I believe former President Chun (Shouldn't it be Jeon?) Doo Hwan "gave in" to U.S. demands (by President Ronald Reagan) that S. Korea should hold free and fair elections before holding the Olympics in 1988. This makes sense on a number of levels as you should think about what was going on in 1980-81. The United States naturally wanted to make sure that South Korea at this time was:
1. Prosperous (in 1980(or 81?), Japan under U.S. pressure, gave $4 billion in unconditional aid to South Korea to avert national bankruptcy.2. Free (Democratic).
With free elections being held in 1987 and Koreans at this time actually choosing to elect another member from the military establishment (and along with the inability of the three Kims to agree on a unified candidate and the dynamics of regional politics in Korea) the U.S. should get much more credit for the establishment of democracy in Korea. I say this as demonstrations by the Korean middle class that led to Kim Young Sam's election was actually the 2nd free and fair election. Nonetheless, it may be hard for South Koreans to accept this, but even as the U.S. military didn’t intervene and only watched as South Korea’s populace was at times brutally repressed (Gwangju), the U.S. had a natural interest to ensure that South Korea was both free and prosperous.

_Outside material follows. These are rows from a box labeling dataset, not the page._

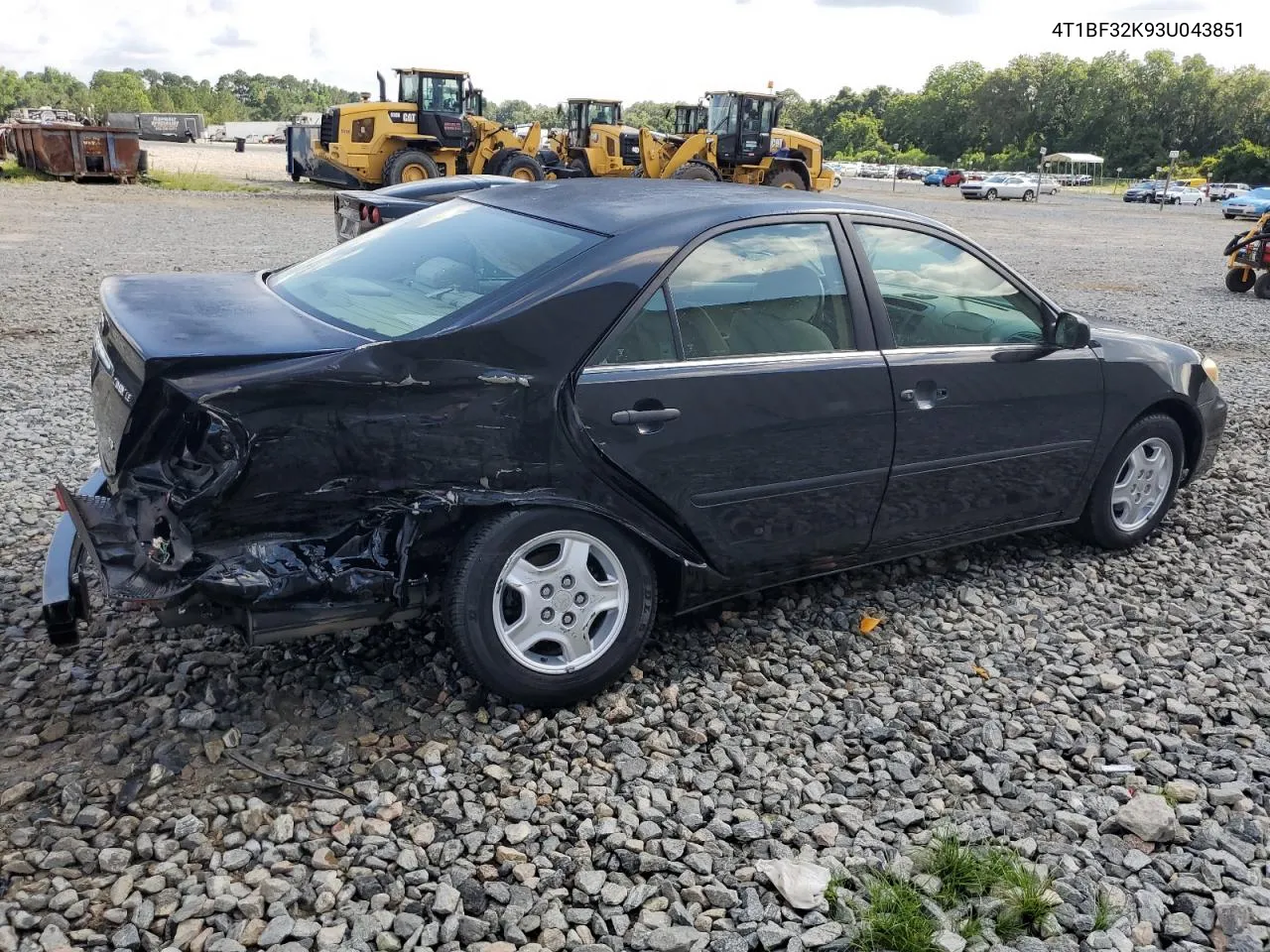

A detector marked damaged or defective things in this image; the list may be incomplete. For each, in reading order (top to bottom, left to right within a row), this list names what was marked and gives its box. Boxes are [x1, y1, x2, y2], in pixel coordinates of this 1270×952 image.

crumpled rear bumper [41, 469, 106, 650]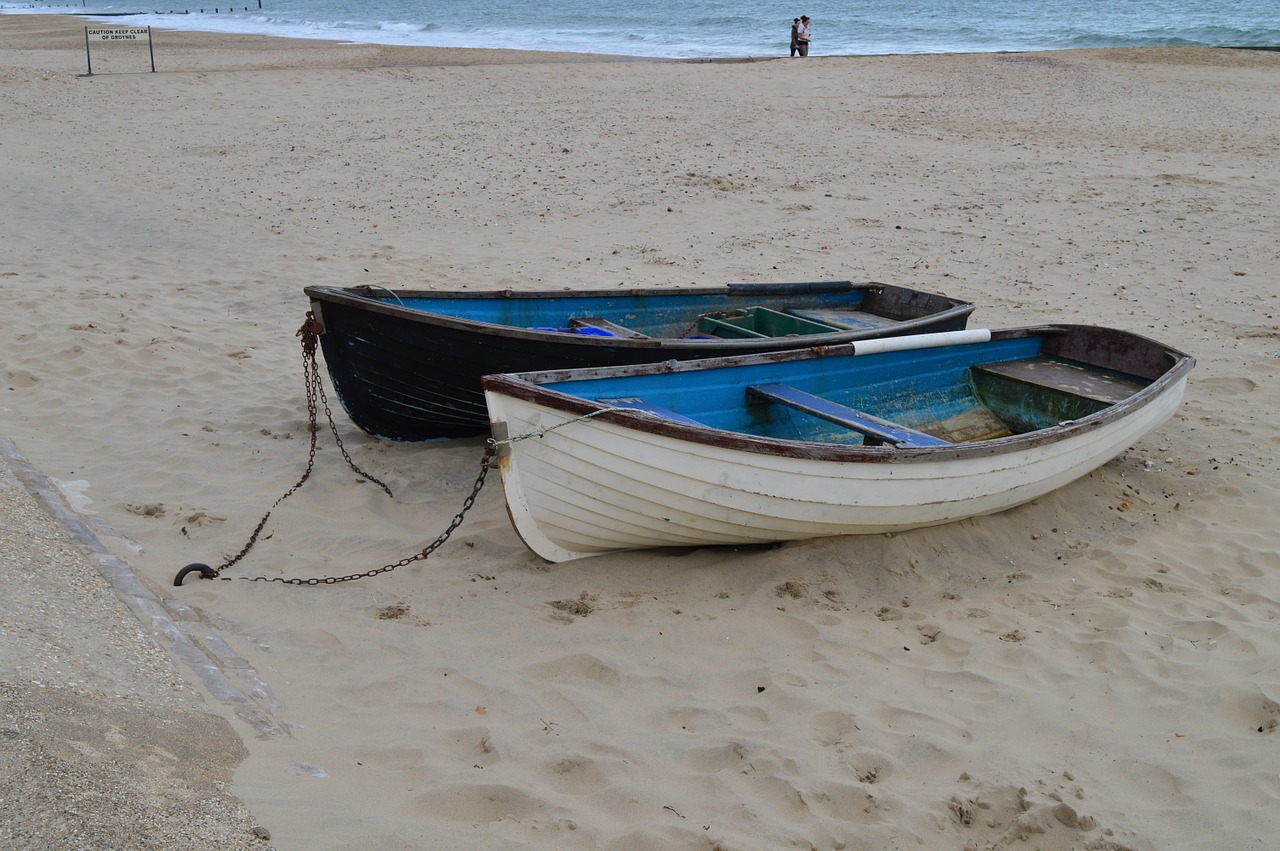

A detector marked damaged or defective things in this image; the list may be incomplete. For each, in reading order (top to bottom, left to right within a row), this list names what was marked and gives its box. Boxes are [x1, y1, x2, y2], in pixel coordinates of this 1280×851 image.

rusty chain link [179, 312, 496, 584]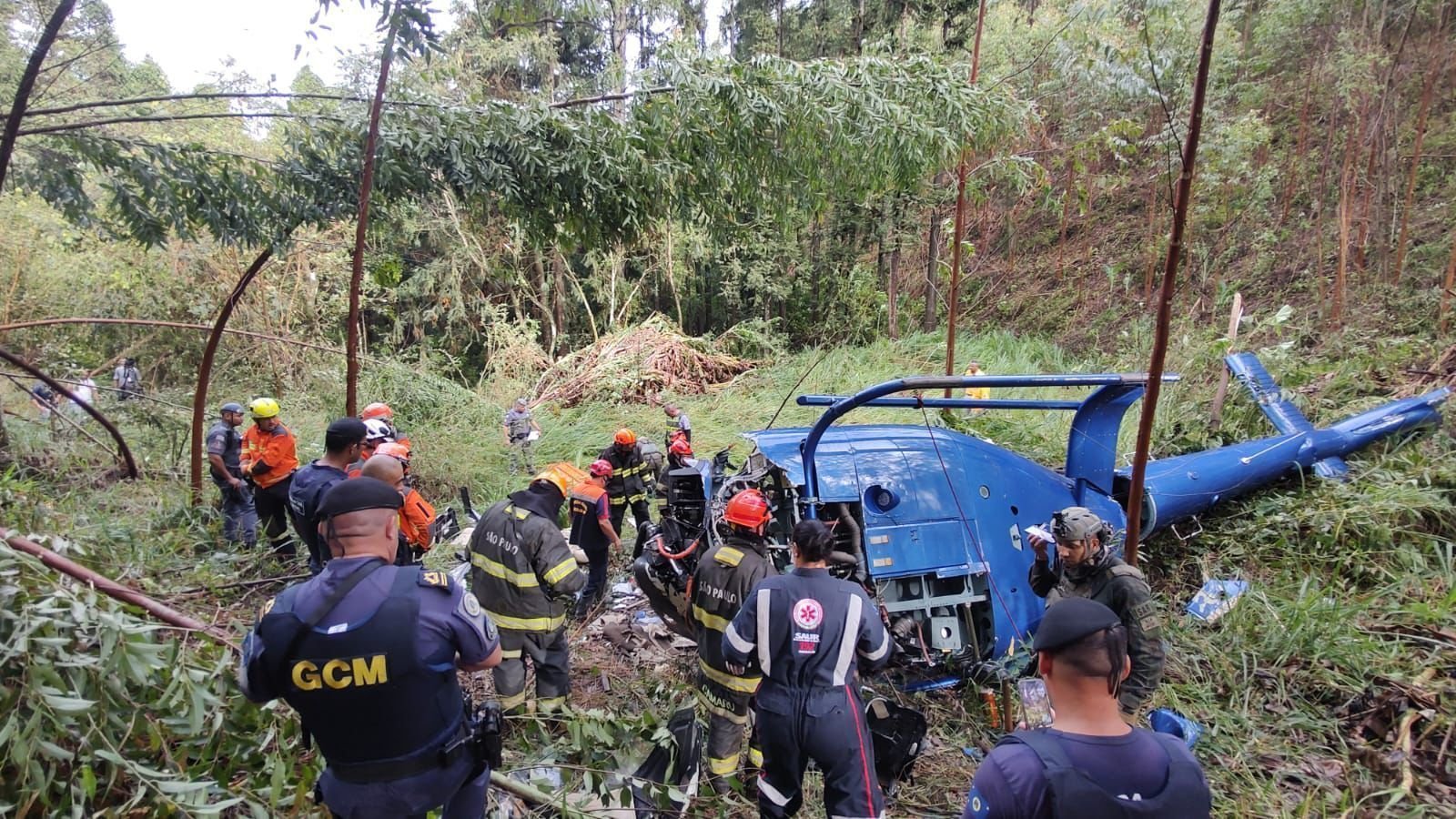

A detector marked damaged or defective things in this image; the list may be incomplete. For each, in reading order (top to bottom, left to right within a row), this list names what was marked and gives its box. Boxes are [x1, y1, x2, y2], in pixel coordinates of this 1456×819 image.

crashed helicopter [641, 350, 1456, 670]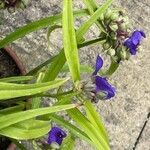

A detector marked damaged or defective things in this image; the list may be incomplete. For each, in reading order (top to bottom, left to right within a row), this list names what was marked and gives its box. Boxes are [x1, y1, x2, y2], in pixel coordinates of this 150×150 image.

crack in pavement [132, 111, 150, 149]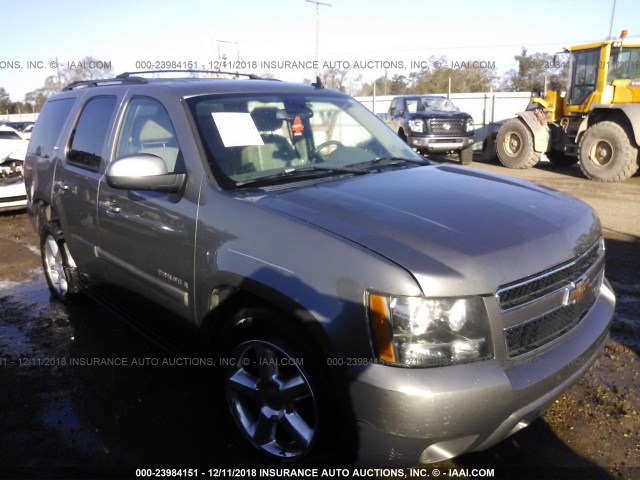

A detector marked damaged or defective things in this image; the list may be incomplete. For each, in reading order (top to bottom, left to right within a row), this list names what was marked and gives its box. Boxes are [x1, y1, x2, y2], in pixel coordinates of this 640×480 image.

white damaged car [0, 125, 28, 212]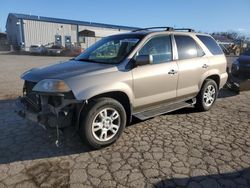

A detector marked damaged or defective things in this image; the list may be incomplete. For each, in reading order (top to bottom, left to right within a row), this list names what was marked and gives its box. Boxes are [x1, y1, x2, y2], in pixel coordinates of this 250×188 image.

cracked pavement [0, 54, 249, 187]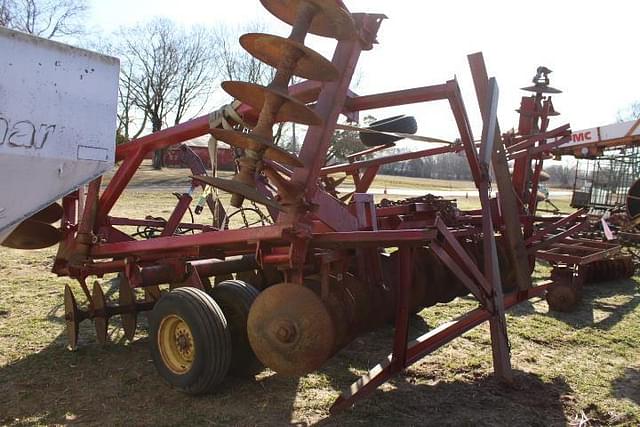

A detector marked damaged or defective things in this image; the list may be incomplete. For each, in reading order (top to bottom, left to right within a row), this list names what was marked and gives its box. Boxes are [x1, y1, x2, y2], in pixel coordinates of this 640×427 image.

rusty disk blade [258, 0, 356, 40]
rusty disk blade [240, 33, 340, 82]
rusty disk blade [221, 81, 322, 126]
rusty disk blade [209, 128, 302, 168]
rusty disk blade [2, 221, 60, 251]
rusty disk blade [28, 203, 63, 224]
rusty disk blade [189, 176, 282, 212]
rusty disk blade [64, 288, 80, 352]
rusty disk blade [92, 282, 108, 346]
rusty disk blade [117, 276, 138, 342]
rusty disk blade [245, 282, 336, 376]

That’s why even as the U.S. military didn’t intervene, former U.S. President Ronald Reagan pressed for democratic elections and pressed Japan to give aid to South Korea unconditionally). As you may very well know, the Olympics in 1988 were a success with boycotts coming only from North Korea and Cuba. Remember, in 1984 (Los Angeles, nations in the Communist bloc boycotted in retaliation for the western world boycotting in 1980 to protest Soviet Union’s invasion of Afghanistan). By the way, a little bit of hometown pride here, it was the second time Los Angeles hosted the Olympics. Imagine that. With all the cities in the world, L.A. was chosen twice. So, I think it’s fair to blame the U.S. (a little) for just watching the brutal repression going on at the time, but at the same time you should also be able to credit the United States for South Korea holding free and fair elections. If that makes sense…
Also, I forgot where I read this, but if you take a look at any tourist brochure, and look at a map of Seoul you don’t see any reference to a base that is at the heart of the city. So, I can definitely feel this. I can’t imagine if there were foreign soldiers in Washington, D.C. or even Berkeley for that matter (though I hear the city passed an ordinance/law that makes it illegal for the U.S. army to open up a recruitment office in the city?)